Die Beklagte ist der Auffassung, verfassungsrechtliche Überlegungen zur Gültigkeit einer Norm hätten grundsätzlich eine über den Einzelfall hinausgehende Bedeutung, die die Zulassung der Revision rechtfertige. Anderes könne allenfalls dann gelten, wenn der Anwendungsbereich der anzuwendenden Norm ausschließlich auf den entschiedenen Streitfall begrenzt sei. Dies sei bei durchschnittlich 100 bis 200 Beziehern von Teil-Alg pro Stichtag jedoch nicht der Fall. Auch die Beklagte könne deshalb nicht nachvollziehen, weshalb die Revision vom LSG nicht zugelassen worden sei. Inhaltlich sei die Beklagte dagegen der Auffassung, dass die von den Alg-Regelungen abweichenden Bestimmungen für das Teil-Alg verfassungskonform seien.

II

Die Beschwerde ist zulässig. Die Beschwerdebegründung genügt den prozessualen Anforderungen an die Darlegung von Zulassungsgründen (§ 160a Abs 2 Satz 3 Sozialgerichtsgesetz >SGG<). Sachlich ist die Beschwerde jedoch nicht begründet, denn die aufgeworfene Frage ist nicht im Allgemeininteresse klärungsbedürftig.

Grundsätzliche Bedeutung (§ 160 Abs 2 Nr 1 SGG ) kommt nach ständiger Rechtsprechung, von der auch die Beschwerdebegründung ausgeht, einer Rechtsfrage zu, die sich nach der Gesetzeslage, dem Stand von Rechtsprechung und Lehre nicht ohne weiteres beantworten, eine verallgemeinerungsfähige Antwort des Revisionsgerichts erwarten lässt und nach den Gegebenheiten des Falles klärungsfähig ist (BSGE 40, 41 f = SozR 1500 § 160a Nr 4; BSG SozR 3-1500 § 160a Nr 7). Die Beschwerde ist nicht begründet, weil die vom Kläger zur Dauer des Anspruchs auf Teil-Alg aufgeworfene Rechtsfrage nicht klärungsbedürftig ist. Eine Rechtsfrage ist nicht klärungsbedürftig, wenn die Antwort auf sie so gut wie unbestritten (BSG SozR 1500 § 160 Nr 17) oder praktisch von vornherein außer Zweifel steht (BSG SozR 1500 § 160a Nr 4; BSG vom 30. März 2005 - B 4 RA 257/04 B). Dies gilt auch für verfassungsrechtliche Fragestellungen (BSG SozR 1500 § 160a Nr 11).
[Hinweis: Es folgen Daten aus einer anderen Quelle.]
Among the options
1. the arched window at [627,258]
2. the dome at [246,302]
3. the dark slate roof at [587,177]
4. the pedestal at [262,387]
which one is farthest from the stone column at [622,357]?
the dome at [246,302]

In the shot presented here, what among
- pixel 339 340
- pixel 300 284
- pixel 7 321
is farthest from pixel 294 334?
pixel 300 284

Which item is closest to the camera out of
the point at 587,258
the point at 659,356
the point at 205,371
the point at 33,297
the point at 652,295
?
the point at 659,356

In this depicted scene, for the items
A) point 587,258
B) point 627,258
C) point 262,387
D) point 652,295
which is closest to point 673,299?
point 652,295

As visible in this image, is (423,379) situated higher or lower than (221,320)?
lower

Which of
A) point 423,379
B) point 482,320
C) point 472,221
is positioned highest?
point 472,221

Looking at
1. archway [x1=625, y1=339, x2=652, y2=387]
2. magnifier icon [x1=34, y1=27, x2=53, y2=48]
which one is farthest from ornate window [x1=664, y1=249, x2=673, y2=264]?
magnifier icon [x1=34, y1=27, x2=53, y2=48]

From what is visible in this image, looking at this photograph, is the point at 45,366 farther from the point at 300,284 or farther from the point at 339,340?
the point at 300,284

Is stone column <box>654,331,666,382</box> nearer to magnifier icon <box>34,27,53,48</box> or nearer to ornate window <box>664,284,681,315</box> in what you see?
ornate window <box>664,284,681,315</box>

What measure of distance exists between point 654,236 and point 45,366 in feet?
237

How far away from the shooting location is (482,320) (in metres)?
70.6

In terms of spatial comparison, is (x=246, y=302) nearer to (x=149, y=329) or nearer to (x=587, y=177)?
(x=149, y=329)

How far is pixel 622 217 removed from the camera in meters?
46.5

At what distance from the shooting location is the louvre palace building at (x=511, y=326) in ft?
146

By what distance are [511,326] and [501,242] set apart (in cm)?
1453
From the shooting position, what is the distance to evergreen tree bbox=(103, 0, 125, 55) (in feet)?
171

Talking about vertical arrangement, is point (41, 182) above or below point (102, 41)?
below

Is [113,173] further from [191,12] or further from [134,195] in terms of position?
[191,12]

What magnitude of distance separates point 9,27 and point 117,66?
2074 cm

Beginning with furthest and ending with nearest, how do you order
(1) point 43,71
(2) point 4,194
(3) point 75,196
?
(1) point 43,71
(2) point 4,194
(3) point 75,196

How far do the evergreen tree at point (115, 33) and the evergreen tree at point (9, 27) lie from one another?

Zwar hat die Beschwerdebegründung zutreffend herausgearbeitet, dass höchstrichterliche Rechtsprechung, die sich mit der Dauer des Anspruchs auf Teil-Alg unter Einbeziehung verfassungsrechtlicher Fragestellung befassen würde, nicht vorliegt. Die Beschwerdebegründung räumt jedoch selbst ein, dass auch in der Literatur verfassungsrechtliche Bedenken gegen die Anspruchsdauer des Teil-Alg nicht erhoben worden sind. Auch die Bedenken, die die Beschwerdebegründung aus den Entscheidungen des BVerfG (BVerfGE 92, 53 = SozR 3-2200 § 385 Nr 6; BVerfGE 102, 127 = SozR 3-2400 § 23a Nr 1) zur Berücksichtigung von Einmalzahlungen bei der Berechnung von kurzfristigen Lohnersatzleistungen herleiten will, führen nicht dazu, die Klärungsbedürftigkeit der aufgeworfenen Frage zu bejahen.
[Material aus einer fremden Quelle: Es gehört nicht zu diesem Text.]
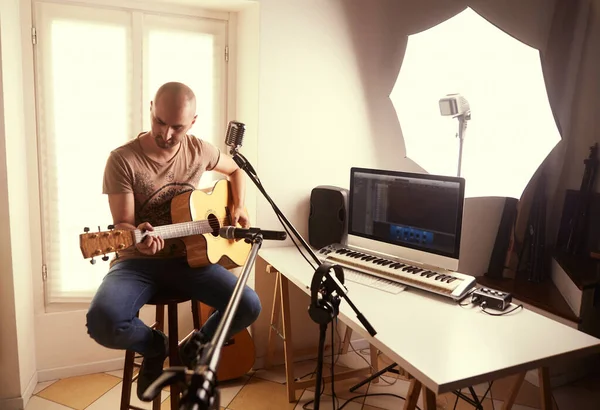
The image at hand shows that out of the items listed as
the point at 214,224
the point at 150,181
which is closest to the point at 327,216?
the point at 214,224

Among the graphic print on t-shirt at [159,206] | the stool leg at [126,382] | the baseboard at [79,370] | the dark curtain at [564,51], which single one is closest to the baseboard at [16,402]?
the baseboard at [79,370]

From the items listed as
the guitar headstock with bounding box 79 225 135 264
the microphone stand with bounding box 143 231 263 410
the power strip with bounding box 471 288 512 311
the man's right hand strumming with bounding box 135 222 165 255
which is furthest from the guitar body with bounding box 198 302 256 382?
the microphone stand with bounding box 143 231 263 410

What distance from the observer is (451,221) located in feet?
6.43

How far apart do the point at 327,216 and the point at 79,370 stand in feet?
5.06

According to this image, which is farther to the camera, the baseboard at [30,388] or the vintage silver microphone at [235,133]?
the baseboard at [30,388]

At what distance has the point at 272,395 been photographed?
7.93 ft

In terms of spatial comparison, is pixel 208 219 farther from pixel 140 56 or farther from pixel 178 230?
pixel 140 56

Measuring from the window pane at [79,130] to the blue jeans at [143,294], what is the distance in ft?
2.31

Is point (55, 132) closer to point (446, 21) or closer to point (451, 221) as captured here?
point (451, 221)

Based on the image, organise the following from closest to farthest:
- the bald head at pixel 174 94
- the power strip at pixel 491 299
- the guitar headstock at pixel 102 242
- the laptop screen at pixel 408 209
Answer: the guitar headstock at pixel 102 242
the power strip at pixel 491 299
the bald head at pixel 174 94
the laptop screen at pixel 408 209

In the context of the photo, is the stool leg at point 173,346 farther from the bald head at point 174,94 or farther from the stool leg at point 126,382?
the bald head at point 174,94

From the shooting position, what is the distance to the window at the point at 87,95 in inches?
91.3

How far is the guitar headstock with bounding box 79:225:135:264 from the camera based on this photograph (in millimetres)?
1496

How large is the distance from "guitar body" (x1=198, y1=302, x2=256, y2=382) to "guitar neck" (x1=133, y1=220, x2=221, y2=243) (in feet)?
2.51
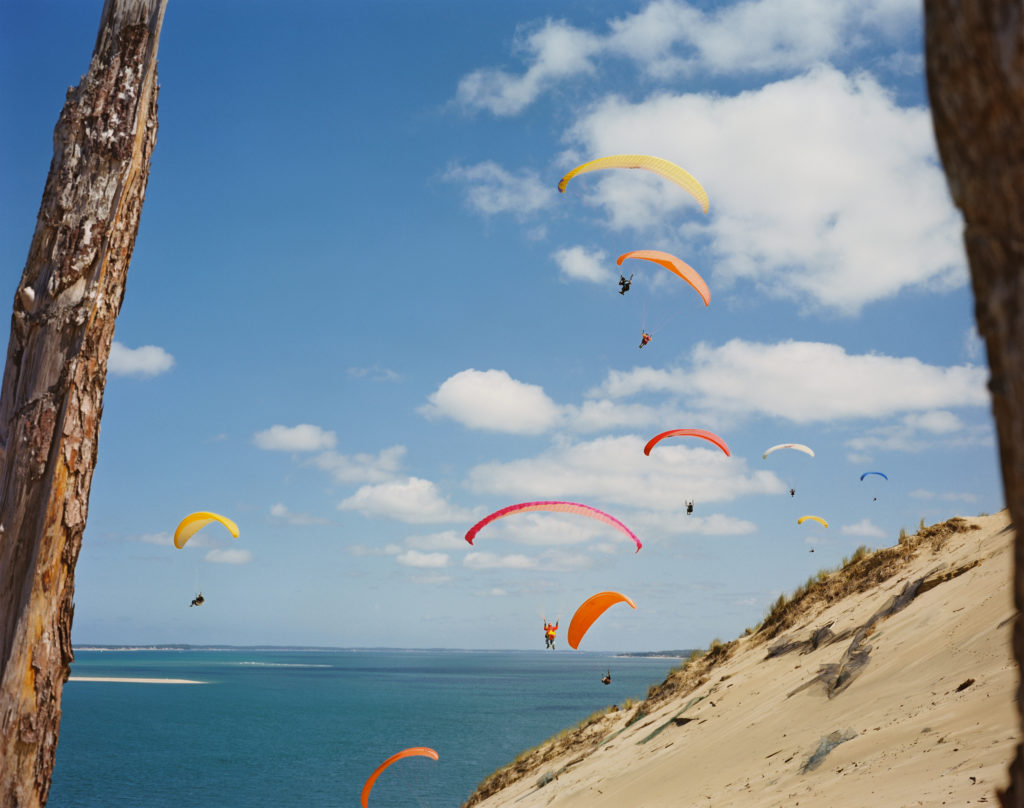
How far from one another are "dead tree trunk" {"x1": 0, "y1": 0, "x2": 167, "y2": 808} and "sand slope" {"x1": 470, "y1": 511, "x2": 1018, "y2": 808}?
7.33 metres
§ 150 Abs 2 Nr 3 SGB III verletzt nicht dadurch den allgemeinen Gleichheitssatz des Art 3 Abs 1 GG , dass die Bezieher von Teil-Alg hinsichtlich der Dauer des Anspruchs anders behandelt werden als die Bezieher von Alg. Insoweit haben das LSG und die Beklagte zu Recht darauf hingewiesen, dass durch die unterschiedlichen Voraussetzungen der Ansprüche von Alg und Teil-Alg Unterschiede von solcher Art und solchem Gewicht vorliegen, dass die ungleiche Behandlung gerechtfertigt ist. Diese Unterschiede liegen insbesondere darin, dass der Teilarbeitslose Einschränkungen bei der Verfügbarkeit für zumutbare Beschäftigungen geltend machen kann, die bei einem Empfänger von (Voll-)Alg zur Verneinung der Anspruchsvoraussetzungen führen würden. Im Hinblick auf die hieraus erwachsene unterschiedliche Belastung der Versichertengemeinschaft durch ein erhöhtes Risiko konnte der Gesetzgeber typisierend anknüpfen und Folgerungen für die Anspruchsdauer ziehen.

Unabhängig von diesen Erwägungen beachtet die Beschwerdebegründung nicht, dass die Erschöpfung des Anspruchs auf Teil-Alg der späteren Geltendmachung eines Anspruchs auf Alg nicht entgegensteht. Dies folgt unmittelbar aus der Regelung in § 128 Abs 1 Nr 2 SGB III , wonach die Dauer des Anspruchs auf Alg sich um jeweils einen Tag für jeweils zwei Tage, für die ein Anspruch auf Teil-Alg innerhalb der letzten zwei Jahre vor der Entstehung des Anspruchs erfüllt worden ist, mindert. Werden durch den Verlust einer weiteren Beschäftigung die Voraussetzungen für den Bezug von Alg erfüllt, erlischt der Anspruch auf Teil-Alg (vgl § 150 Abs 2 Nr 5 b SGB III ) und ein (geminderter) Anspruch auf Alg entsteht. Bei der Bemessung des Alg im Anschluss an einen Anspruch auf Teil-Alg wird auch das Entgelt der früher aufgegebenen Teilzeitbeschäftigung nach Maßgabe des § 134 Abs 1 Satz 3 Nr 9 SGB III berücksichtigt. Das Fortbestehen der Anwartschaft auf Alg ist ebenfalls auf die vorherige Beitragsleistung zurückzuführen und wahrt folglich den Erfolgswert der zuvor geleisteten Beiträge.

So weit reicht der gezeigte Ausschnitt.